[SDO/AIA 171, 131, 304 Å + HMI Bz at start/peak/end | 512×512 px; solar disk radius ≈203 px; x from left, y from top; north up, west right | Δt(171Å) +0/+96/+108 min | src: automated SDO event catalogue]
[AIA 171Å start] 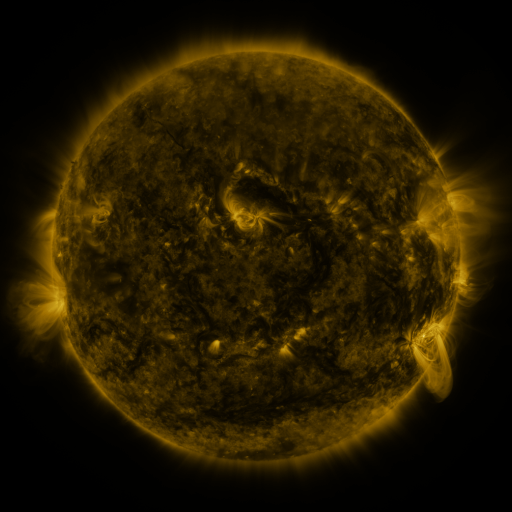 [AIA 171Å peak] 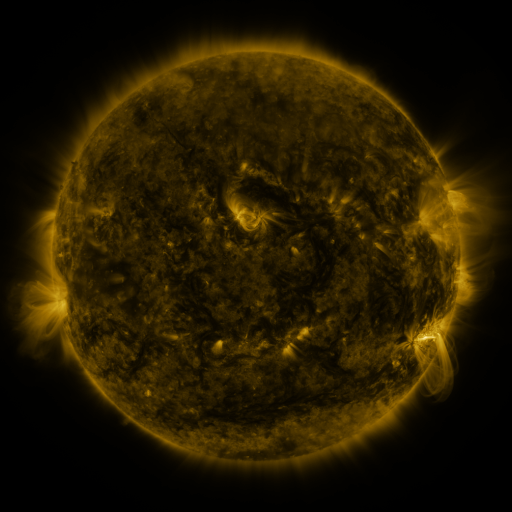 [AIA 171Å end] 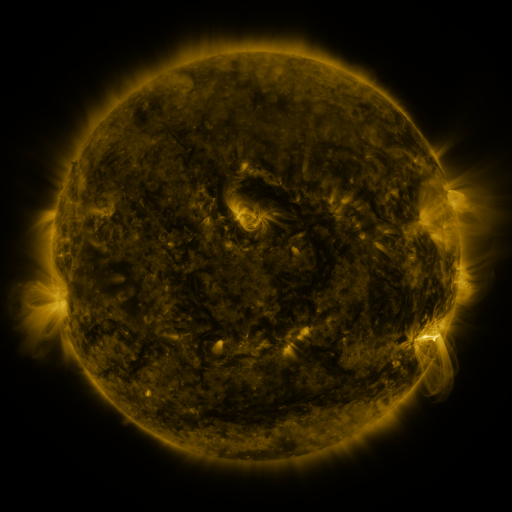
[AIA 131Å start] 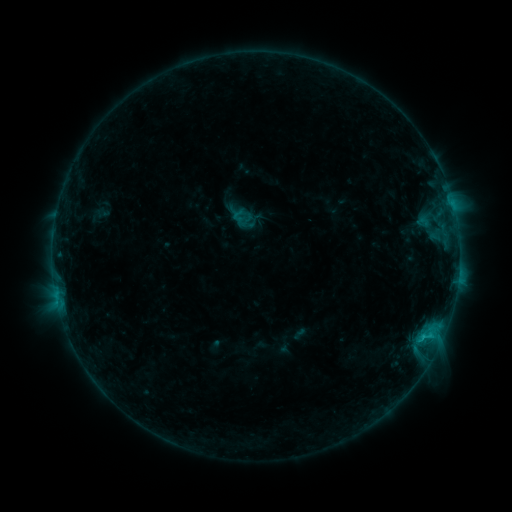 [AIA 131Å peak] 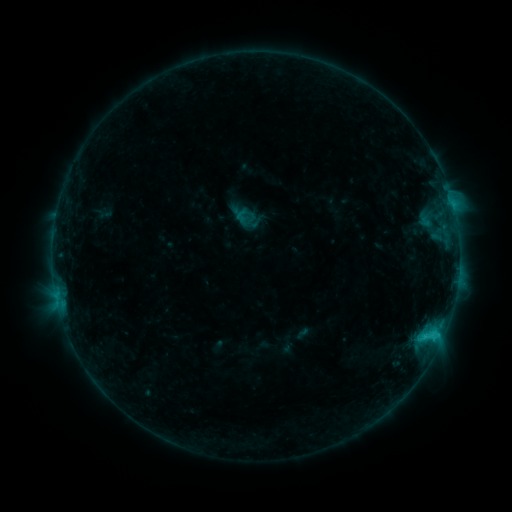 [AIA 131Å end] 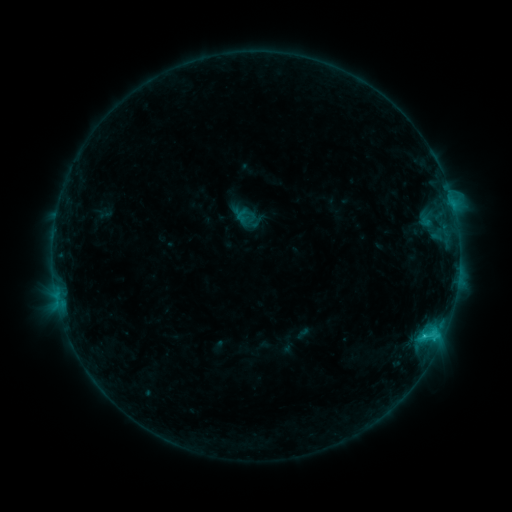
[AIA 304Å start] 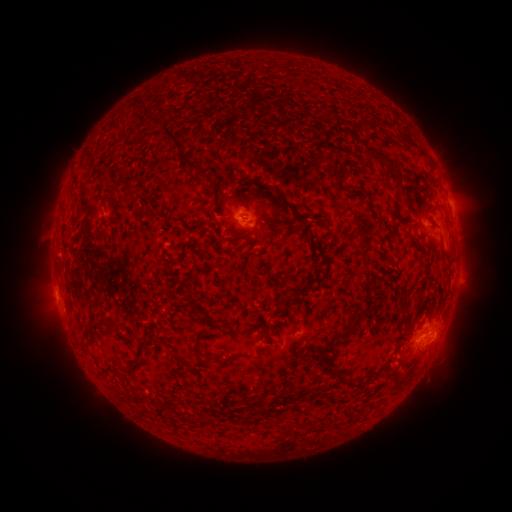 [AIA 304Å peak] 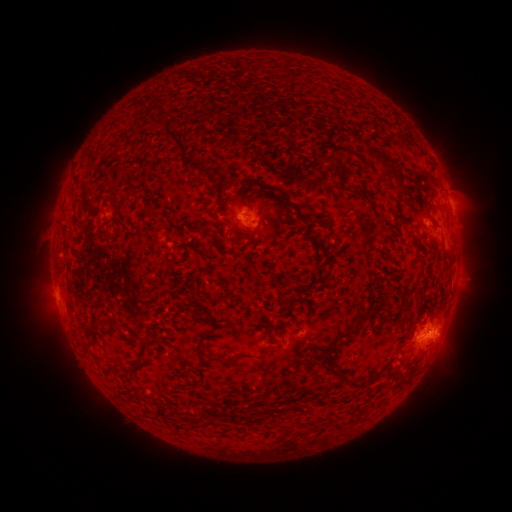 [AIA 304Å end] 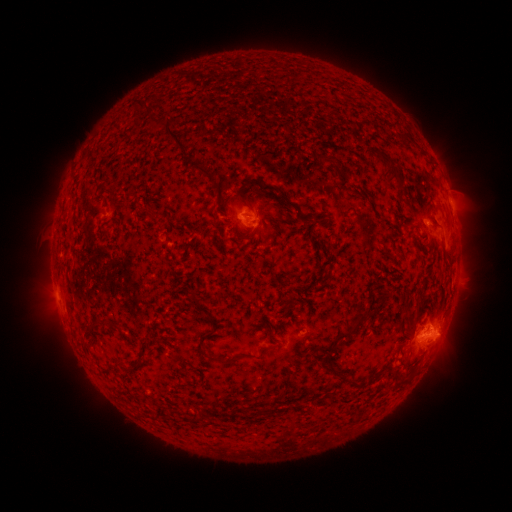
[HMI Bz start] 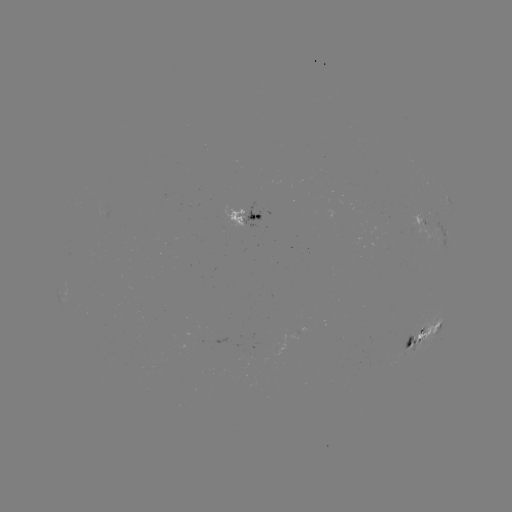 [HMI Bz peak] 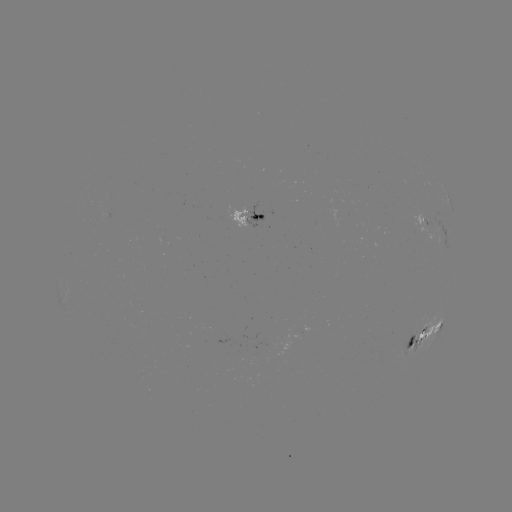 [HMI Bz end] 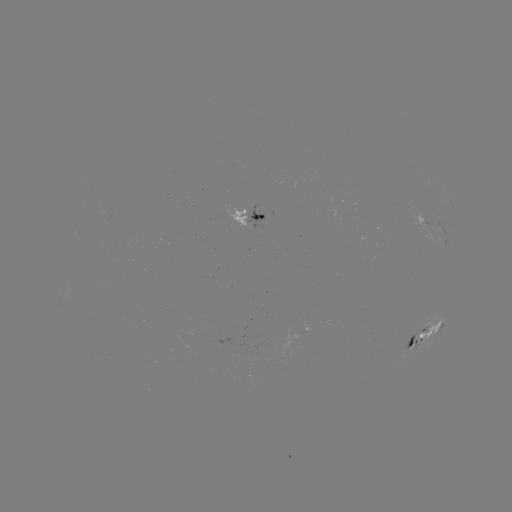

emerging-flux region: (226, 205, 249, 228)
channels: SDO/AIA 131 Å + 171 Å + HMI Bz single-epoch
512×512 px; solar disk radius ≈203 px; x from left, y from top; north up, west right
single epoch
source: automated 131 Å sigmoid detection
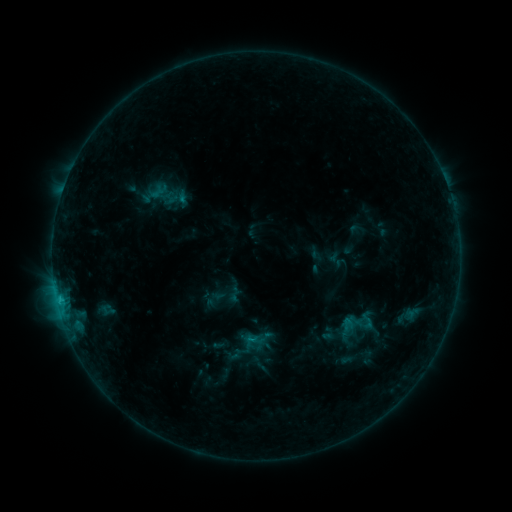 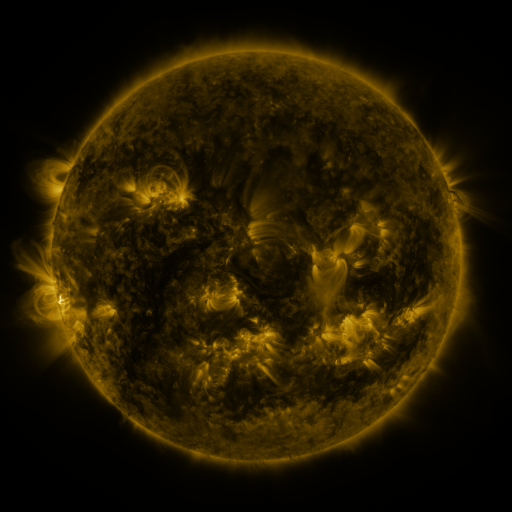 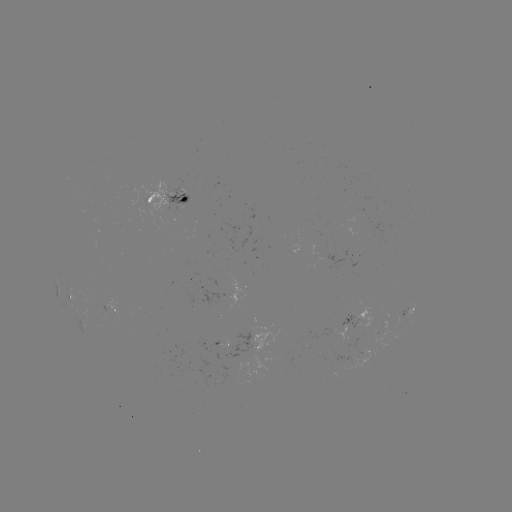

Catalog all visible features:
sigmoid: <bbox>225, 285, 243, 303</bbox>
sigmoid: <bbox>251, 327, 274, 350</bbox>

> GIVEN INSTRUCTION:
Please pull out each line in the records above that contains the word "from" and copy those lines unchanged.

> OUTPUT OF THE EXERCISE:
[SDO/AIA 171, 131, 304 Å + HMI Bz at start/peak/end | 512×512 px; solar disk radius ≈203 px; x from left, y from top; north up, west right | Δt(171Å) +0/+96/+108 min | src: automated SDO event catalogue]
512×512 px; solar disk radius ≈203 px; x from left, y from top; north up, west right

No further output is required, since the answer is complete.